PAGE EXCERPT:
^^^^

Mother’s Day Love @ Refugee Women’s Centre
Recent Volunteers at the RWC, Paddy gathers thoughts and reflections on motherhood, mothering and displacement. Drawing words from poignant poems, from experience and of course from women who are also Mothers. It is a day to reflect, celebrate and give thanks to Mothers & the act of Mothering that happens in many forms. The images are from a card making workshop in anticipation of Mother's Day hosted in the sports hall in Grande-Synthe, which is currently sheltering families.
So how dare you mock your mother when she opens her mouth and broken English spills out. Her accent is thick like honey, hold it with your life, it's the only thing she has left from home. Don't stomp on that richness, instead hang it up on the walls of museums next to Dali and Van Gogh Her life is brilliant and tragic. Kiss the side of her tender cheek. She already knows what it sounds like to have an entire nation laugh when she speaks. She's more than our punctuation and language. We might be able to take pictures and write stories, but she made an entire world for herself. How's that for art
(Excerpt from rupi kaur’s ‘broken english’ in ‘the sun and her flowers’, 2017 )
Mother’s Day isn’t celebrated by everybody but for those that do it is seen as a day to celebrate the role of mothers in the family and in society. While progress is being made as to what that role should be and it is more recognised that ‘women’ is not synonymous with ‘mother’, there’s no denying that some women being mothers is essential and that it’s necessity spans the globe. Even in my own childless-by-choice home, whole worlds of motherhood live. The modest bookcase holds memories and reflections and stories and images of it without any conscious effort to collect; some painful, some joyful, some complex, some simple, some harrowing, some comforting, some telling stories of what it means to be somewhere else.

^^^^

PARTS OF THE EXERCISE:
a - Answer these questions about the Mother's Day post, one per line:
(i) Where was the card making workshop held?
(ii) Which book and year does the post give as the source of the 'broken english' excerpt?
(iii) What does the writer say the modest bookcase holds?
b - In the poem excerpt in the Mother's Day post, why should the mother's accent be held onto "with your life"?
c - Write out the passage of the Mother's Day post starting at "Mother’s Day Love" and ending at "currently sheltering families.".

DATA LISTING:
^^^^

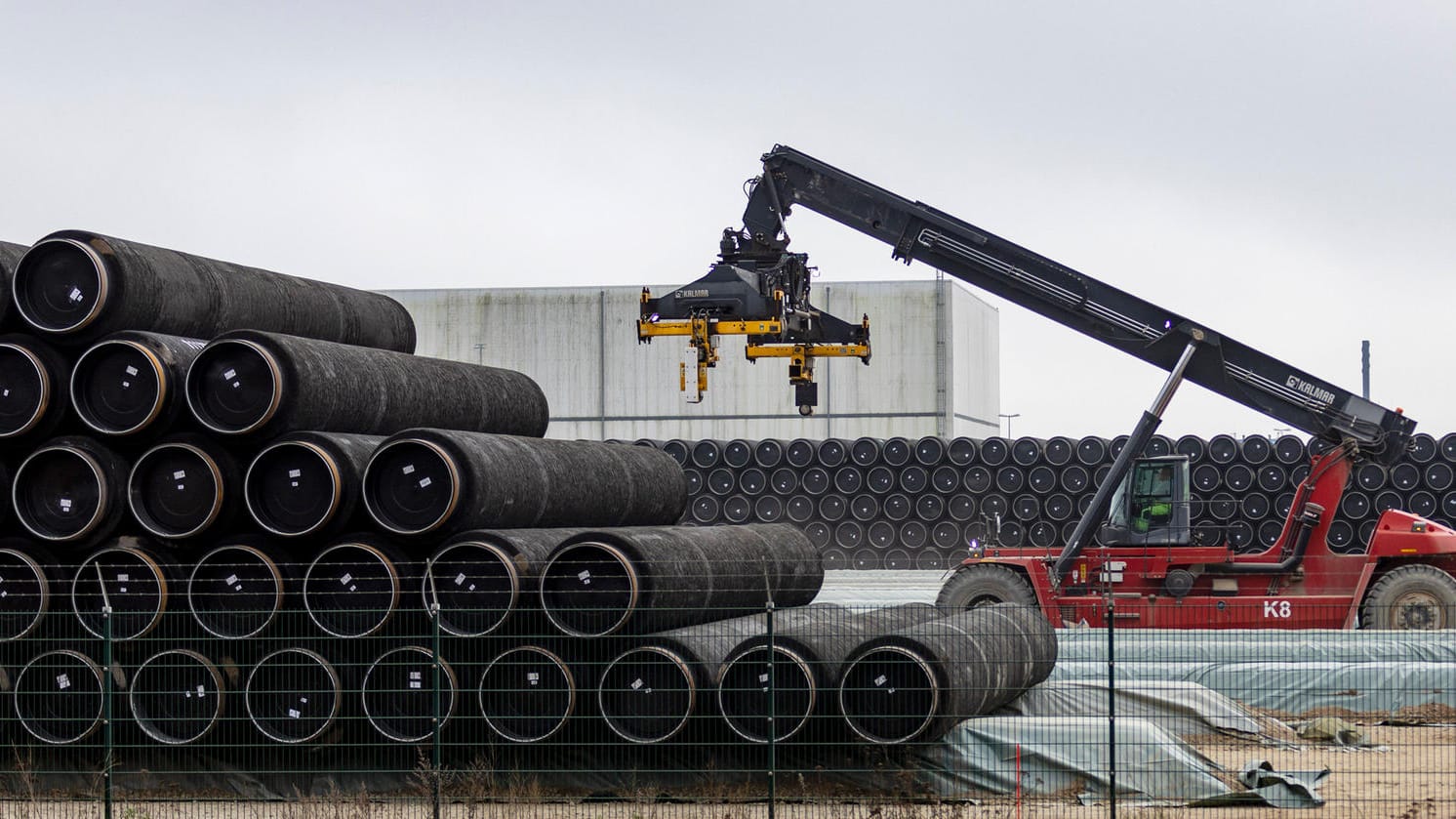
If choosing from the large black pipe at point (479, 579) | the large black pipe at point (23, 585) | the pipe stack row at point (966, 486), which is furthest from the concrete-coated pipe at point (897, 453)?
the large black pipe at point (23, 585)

^^^^

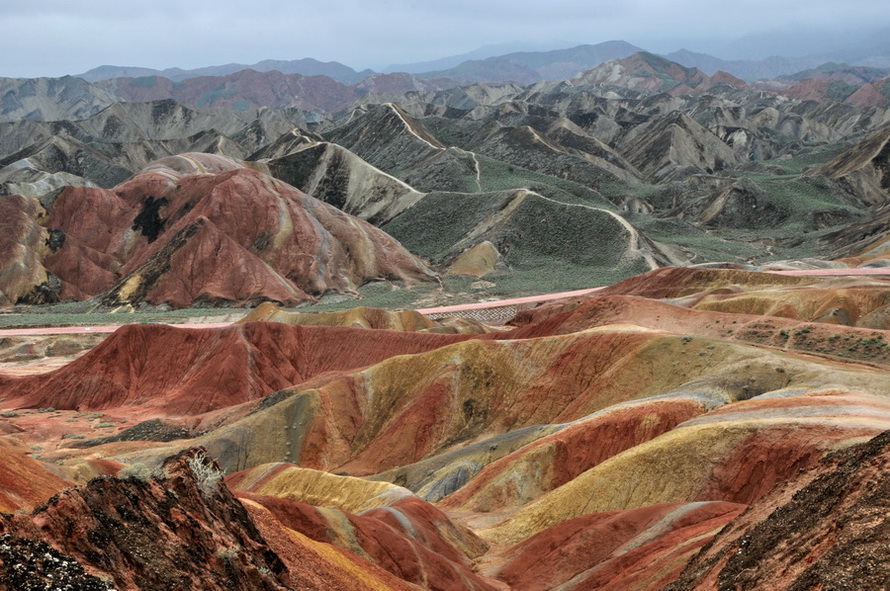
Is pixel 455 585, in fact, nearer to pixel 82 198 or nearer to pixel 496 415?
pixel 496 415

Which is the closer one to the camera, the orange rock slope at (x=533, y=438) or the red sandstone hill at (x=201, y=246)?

^^^^

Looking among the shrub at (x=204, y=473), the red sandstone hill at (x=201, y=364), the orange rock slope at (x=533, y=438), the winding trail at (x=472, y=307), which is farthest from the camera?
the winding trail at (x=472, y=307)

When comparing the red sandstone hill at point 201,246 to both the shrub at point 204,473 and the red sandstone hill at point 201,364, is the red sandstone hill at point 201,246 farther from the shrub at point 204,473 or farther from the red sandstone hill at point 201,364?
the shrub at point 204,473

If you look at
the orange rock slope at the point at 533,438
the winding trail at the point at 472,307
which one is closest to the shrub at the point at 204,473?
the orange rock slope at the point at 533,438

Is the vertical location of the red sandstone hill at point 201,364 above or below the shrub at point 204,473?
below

^^^^

SOLVED PROBLEMS:
a -
(i) It was held in the sports hall in Grande-Synthe, which is currently sheltering families.
(ii) The source is 'the sun and her flowers', 2017.
(iii) It holds memories, reflections, stories and images of motherhood.

b - The accent should be held onto because it is the only thing she has left from home.

c -
Mother’s Day Love @ Refugee Women’s Centre
Recent Volunteers at the RWC, Paddy gathers thoughts and reflections on motherhood, mothering and displacement. Drawing words from poignant poems, from experience and of course from women who are also Mothers. It is a day to reflect, celebrate and give thanks to Mothers & the act of Mothering that happens in many forms. The images are from a card making workshop in anticipation of Mother's Day hosted in the sports hall in Grande-Synthe, which is currently sheltering families.